C.H.: They are indeed prepared, but always on the basis that any investment in digitalisation should be aligned with their members’ needs. The members of ICMIF range from large market leaders to niche, affinity-based insurers, and most are small/medium-sized. So there are many different ways in which our members approach digitalisation: the large ones have set aside a specific budget for it and are already well advanced and smaller organisations are likely to go down that route later when the costs come down. Our smaller members understand their niche market and still strive to build relations based on quality and trust with their member-policyholders. Where digitalisation supports these relationship-building efforts, there are significant moves to embrace new technologies. This is particularly true in emerging markets that are doing more with digital technologies because they are more agile.
Bridging the protection gap is a recurring theme at most of the industry events in recent years. How are ICMIF’s members supporting this?
C.H.: ICMIF can proudly say it has put its money where its mouth is in dealing with this issue in an efficient and consistent way. In fact, ICMIF has been actively supporting the reduction of the protection gap since the 1960s.
In January 2015, we launched the 5-5-5 Mutual Microinsurance Strategy to help mutual microinsurance reach its full potential scale in five emerging markets with the goal of having a positive impact on the lives of millions of low-income households.

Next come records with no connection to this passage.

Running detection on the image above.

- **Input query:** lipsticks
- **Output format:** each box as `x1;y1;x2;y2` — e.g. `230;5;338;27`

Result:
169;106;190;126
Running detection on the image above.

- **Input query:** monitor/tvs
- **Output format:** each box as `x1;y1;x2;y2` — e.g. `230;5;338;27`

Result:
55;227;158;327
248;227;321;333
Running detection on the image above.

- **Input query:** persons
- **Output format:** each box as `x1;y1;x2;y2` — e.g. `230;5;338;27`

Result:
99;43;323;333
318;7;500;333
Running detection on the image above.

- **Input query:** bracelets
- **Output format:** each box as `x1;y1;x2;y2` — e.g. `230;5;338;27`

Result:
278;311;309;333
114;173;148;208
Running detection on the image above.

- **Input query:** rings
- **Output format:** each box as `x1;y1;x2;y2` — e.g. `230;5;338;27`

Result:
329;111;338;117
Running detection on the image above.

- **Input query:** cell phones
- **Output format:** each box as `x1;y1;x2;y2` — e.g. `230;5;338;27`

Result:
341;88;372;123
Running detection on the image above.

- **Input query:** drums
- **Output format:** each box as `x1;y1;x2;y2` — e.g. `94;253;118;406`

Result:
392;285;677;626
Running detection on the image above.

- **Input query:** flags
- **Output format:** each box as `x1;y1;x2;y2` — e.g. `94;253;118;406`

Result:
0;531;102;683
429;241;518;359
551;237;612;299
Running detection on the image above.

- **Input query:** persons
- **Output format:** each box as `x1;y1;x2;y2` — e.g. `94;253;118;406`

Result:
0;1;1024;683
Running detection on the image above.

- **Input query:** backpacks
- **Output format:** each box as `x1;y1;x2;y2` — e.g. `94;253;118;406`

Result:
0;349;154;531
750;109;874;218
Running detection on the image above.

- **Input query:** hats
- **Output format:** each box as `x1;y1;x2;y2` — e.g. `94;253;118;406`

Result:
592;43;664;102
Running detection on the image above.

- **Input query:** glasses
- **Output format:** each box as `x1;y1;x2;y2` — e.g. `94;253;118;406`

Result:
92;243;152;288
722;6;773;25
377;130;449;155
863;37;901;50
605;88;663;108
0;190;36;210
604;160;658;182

The five countries (Colombia, India, Kenya, the Philippines and Sri Lanka) were selected on the basis of several factors including our members’ presence and their outstanding work in their respective countries. Two years after the launch of this programme, over a million individuals (1,294,089 individuals / 258,885 households) who were previously uninsured are now insured by a mutual or cooperative insurer thanks to this robust programme and the support of a number of ICMIF members. If you are interested in reading stories or watching videos, I invite you to consult our dedicated page at http://www.icmif555.org/
We are also proving advocacy support with regards to regulation for mutual/ cooperative insurers in countries where regulation is not favourable. Through advocacy we are promoting enabling regulation for mutuals/ cooperatives, trying to create a space for mutual insurers and the key role mutuals are playing in insuring the poor and the underprivileged.
From the consumers’ perspective, what is the difference, if any, between being insured by a listed insurance company as opposed to working with a mutual or co-operative?
C.H.: I think the best way to answer that question is to let consumers speak. The Dutch national insurance association has carried out an independent survey which screened 48 insurers on six aspects of customer service: customer focus, expertise, customer contact, clarity, trust and satisfaction. The eight companies that came first were all mutual / cooperative insurers. The same type of survey commissioned in the UK by AFM, the Association for Financial Mutuals, showed that mutual insurers were given a ‘Net Trust Score’ of +32%, compared to financial public limited companies, which registered -5%. We also know from extensive reputation audits carried out in 2012 and 2016, that our sector is strongly associated with sustainability and long-termism by multiple stakeholders, including consumers. The customer experience for those who buy their insurance from cooperative/mutual insurers is often characterised by a more personalised experience, employees who care and better value for money. These aspects are what set cooperative/mutual insurers apart from many stock company insurers, and this is borne out by customer retention rates as well as Net Promoter Scores, which regularly far exceed the industry averages.